Nous vous attendons.
:-)
Grazie Stefano.
Le tecnologie facilitano collaborazioni operative e il tenersi in contatto.
Ma da sole non assicurano forme di collaborazione su piani profondi.
Torno sul tema come ho un attimo:-)
Un caro saluto,
Graziano
La collaborazione, come la partecipazione, può nascere anche in un ambiente “virtuale” attraverso l’uso della rte e dei sistemi 2.0: sia nei sistemi gestionali delle aziende (come la AZ di Thiene) o per la didattica (http://www.wikischool.it). In questi casi mi sembra si debba rivedere tutta la teoria sugli aspetti della collaborazione che hai citato (solitudine, autonomia, ridondanza, dispersività, ma io aggiungerei, vicinanza/lontananza, gestione dell’informazione/gestione del prodotto, etc.). Un ulteriore passaggio si potrebbe avere con lo sviluppo dei sistemi 3.0 (su cui mi hai chiesto di fare un intervento, ci sto lavorando), che potrebbero superare (o per lo meno, attenuare) quella barriera psicologica che ancora persiste far la collaborazione in un ambiente fisico ed in uno virtuale. Fermo restando, ed i fatti di questi anni lo dimostrano, la compementarità e la non totale compenetrazione delle due situazioni non sarà mai (auspicabilmente) eliminata.

-----

◆ **DA FARE**:
1. Per favore, indica se ciascuna affermazione concorda con la pagina, rispondendo sì o no e citando le parole decisive: (a) le tecnologie da sole assicurano forme di collaborazione su piani profondi; (b) lo sviluppo dei sistemi 3.0 viene indicato come un possibile ulteriore passaggio; (c) si prevede che la complementarità delle due situazioni verrà eliminata.
2. Raccogli tutte le righe dei record in cui compare la stringa "scene".
I record non hanno alcun legame con la pagina.

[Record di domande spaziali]
-----

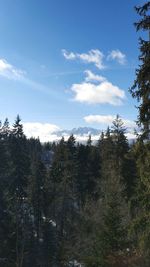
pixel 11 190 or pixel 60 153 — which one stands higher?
pixel 60 153

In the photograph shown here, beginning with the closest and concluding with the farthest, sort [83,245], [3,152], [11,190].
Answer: [83,245], [3,152], [11,190]

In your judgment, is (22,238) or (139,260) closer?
(139,260)

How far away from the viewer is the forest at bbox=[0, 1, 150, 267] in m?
19.2

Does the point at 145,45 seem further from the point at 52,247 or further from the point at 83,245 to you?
the point at 52,247

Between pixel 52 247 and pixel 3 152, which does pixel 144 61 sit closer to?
pixel 3 152

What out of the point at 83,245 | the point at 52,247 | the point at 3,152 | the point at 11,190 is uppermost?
the point at 3,152

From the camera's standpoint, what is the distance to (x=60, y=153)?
70.2 meters

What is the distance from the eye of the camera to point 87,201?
44719mm

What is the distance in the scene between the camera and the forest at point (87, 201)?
757 inches

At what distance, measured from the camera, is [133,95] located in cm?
1897

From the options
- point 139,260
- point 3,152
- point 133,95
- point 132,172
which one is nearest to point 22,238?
point 3,152

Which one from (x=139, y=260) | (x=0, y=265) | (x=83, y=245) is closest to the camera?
(x=139, y=260)

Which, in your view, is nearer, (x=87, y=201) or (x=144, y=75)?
(x=144, y=75)

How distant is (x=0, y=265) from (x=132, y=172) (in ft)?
63.4
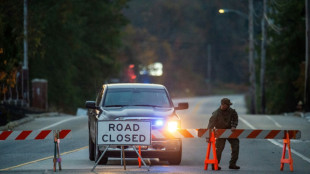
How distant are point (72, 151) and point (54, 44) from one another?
121ft

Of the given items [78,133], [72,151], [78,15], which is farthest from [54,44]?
[72,151]

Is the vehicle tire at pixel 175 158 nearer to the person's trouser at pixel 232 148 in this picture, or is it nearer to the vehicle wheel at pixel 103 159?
the person's trouser at pixel 232 148

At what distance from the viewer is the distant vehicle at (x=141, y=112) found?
56.4 feet

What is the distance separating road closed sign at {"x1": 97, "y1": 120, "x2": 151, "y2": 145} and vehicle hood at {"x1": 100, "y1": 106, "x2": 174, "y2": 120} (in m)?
1.55

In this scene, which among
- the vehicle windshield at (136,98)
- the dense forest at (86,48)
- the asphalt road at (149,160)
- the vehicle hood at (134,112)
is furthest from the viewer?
the dense forest at (86,48)

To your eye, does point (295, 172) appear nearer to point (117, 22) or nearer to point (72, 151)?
point (72, 151)

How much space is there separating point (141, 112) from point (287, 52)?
39.0 meters

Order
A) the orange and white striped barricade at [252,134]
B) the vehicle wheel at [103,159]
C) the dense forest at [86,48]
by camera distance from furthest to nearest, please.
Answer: the dense forest at [86,48] → the vehicle wheel at [103,159] → the orange and white striped barricade at [252,134]

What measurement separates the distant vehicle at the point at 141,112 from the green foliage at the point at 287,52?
34.6 m

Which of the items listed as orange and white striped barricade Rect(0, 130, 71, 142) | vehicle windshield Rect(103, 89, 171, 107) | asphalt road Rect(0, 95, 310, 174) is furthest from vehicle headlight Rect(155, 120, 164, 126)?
orange and white striped barricade Rect(0, 130, 71, 142)

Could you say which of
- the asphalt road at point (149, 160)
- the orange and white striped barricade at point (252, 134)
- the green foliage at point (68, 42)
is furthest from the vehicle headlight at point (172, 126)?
the green foliage at point (68, 42)

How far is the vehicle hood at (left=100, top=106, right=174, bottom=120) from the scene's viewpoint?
17.3m

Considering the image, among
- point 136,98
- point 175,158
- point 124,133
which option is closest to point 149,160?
point 136,98

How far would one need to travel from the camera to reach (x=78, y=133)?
29.1 m
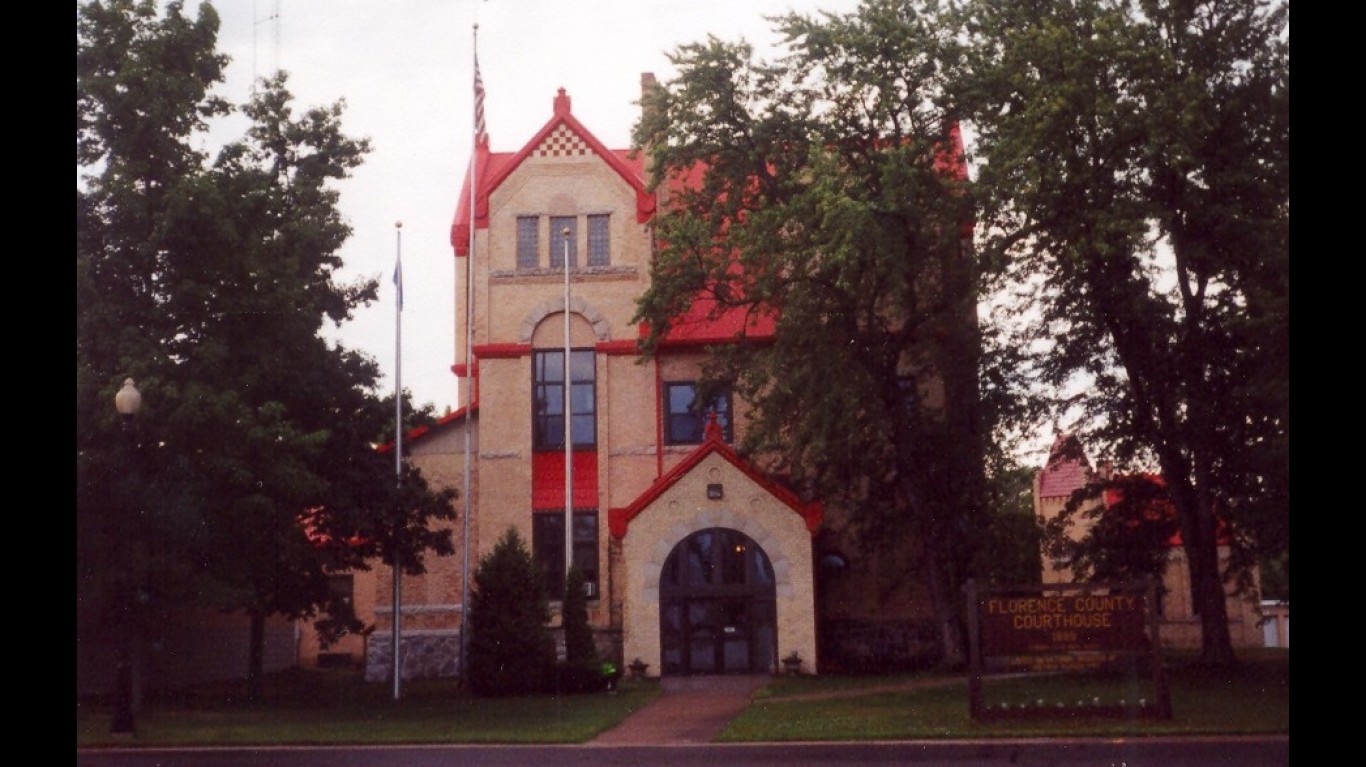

-----

◆ **RISPOSTE COMPLETE**:
1.
(a) No: "Ma da sole non assicurano forme di collaborazione su piani profondi."
(b) Sì: "Un ulteriore passaggio si potrebbe avere con lo sviluppo dei sistemi 3.0"
(c) No: "non sarà mai (auspicabilmente) eliminata"

2.
What is the distance in the scene between the camera and the forest at point (87, 201)?
In this scene, which among
How far is the vehicle hood at (left=100, top=106, right=174, bottom=120) from the scene's viewpoint?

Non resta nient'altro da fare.